Texto apresentado ::
Pois é, agora só falta mesmo o moço colocar no currículo que é proativo…
Lígia Fascioni | www.ligiafascioni.com.br
Felipe Genuino
Boa colocação Lígia.
Obrigado.
caio martins
mais um excelente post, ligia. boas colocações.
quanto a último pergunta, sobre ‘2 anos fazendo a mesma coisa’. bom, acho que é bem possível sim. ou não é isso que acontece com alguns cargos que se disputa em concursos?
e concurso ainda é pior, porque é dificilimo ‘buscar outra pessoa’.
agora na area de design, normalmente espera-se que a pessoa seja proativa, cheia de ideias originais, inovadora e etc. mas não é só disso que é feita essa profissão.
eu fico muito incomodado quando ouço coisas do tipo:
“você é designer, não é? inventa uma coisa nova aí!”
“ah, você é tão criativo. certeza que vai me surpreender”
acho uma forçação de barra sem limites.
ligiafascioni
Oi, Caio!
Pois é, mas os concursados não se mexem, mas também não ganham aumento. O que eles ganham é reajuste, coisa diferente. E se são promovidos sem mérito, é distorção do sistema – na iniciativa privada o que conta é o valor entregue mesmo.
Sobre designers terem muitas ideias, acho que precisam ter sim. É disso que esses profissionais vivem: ter ideias originais. Se não está rolando como deveria, convém rever os conceitos…. 🙂
Abraços e sucesso!
Ênio Padilha
Belíssimo! Tanto o artigo quanto às respostas aos comentários.
E isso vale também para os nossos colegas, Arquitetos e Engenheiros, que acham que explicando ao cliente quanto CUSTA manter seus escritórios conseguirão cobrar mais pelos seus projetos.
Kellyene
Oi Lígia, bom tema pra discussão !
Bom eu acho que na prática a coisa deveria realmente funcionar assim de forma bem objetiva … mas … na minha opinião não funciona. Em algumas empresas por mais que você seja O cara, você nunca será promovido sem estar com o pé na porta da rua …
Eu acho ainda que em algumas áreas mensurar uma realização como algo diferente do seu trabalho habitual é bem dificil … tão dificil que na hora de pedir um aumento se seu chefe não tiver esse feeling pra lembrar dessas coisas, (ou mesmo o funcionário pra ressaltá-las) a promoção pode não acontecer.

Extrato de dados ::

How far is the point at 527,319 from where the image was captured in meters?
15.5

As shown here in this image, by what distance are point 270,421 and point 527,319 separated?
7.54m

Instruções ::
**a.** Conforme o texto apresentado, o que os concursados recebem em lugar de aumento?
**b.** Devolva, sem qualquer alteração, o trecho do texto apresentado que se inicia nas palavras "caio martins" e se encerra após as palavras "dificilimo ‘buscar outra pessoa’.".

Respostas escritas ::
**a.** Reajuste.

**b.**
caio martins
mais um excelente post, ligia. boas colocações.
quanto a último pergunta, sobre ‘2 anos fazendo a mesma coisa’. bom, acho que é bem possível sim. ou não é isso que acontece com alguns cargos que se disputa em concursos?
e concurso ainda é pior, porque é dificilimo ‘buscar outra pessoa’.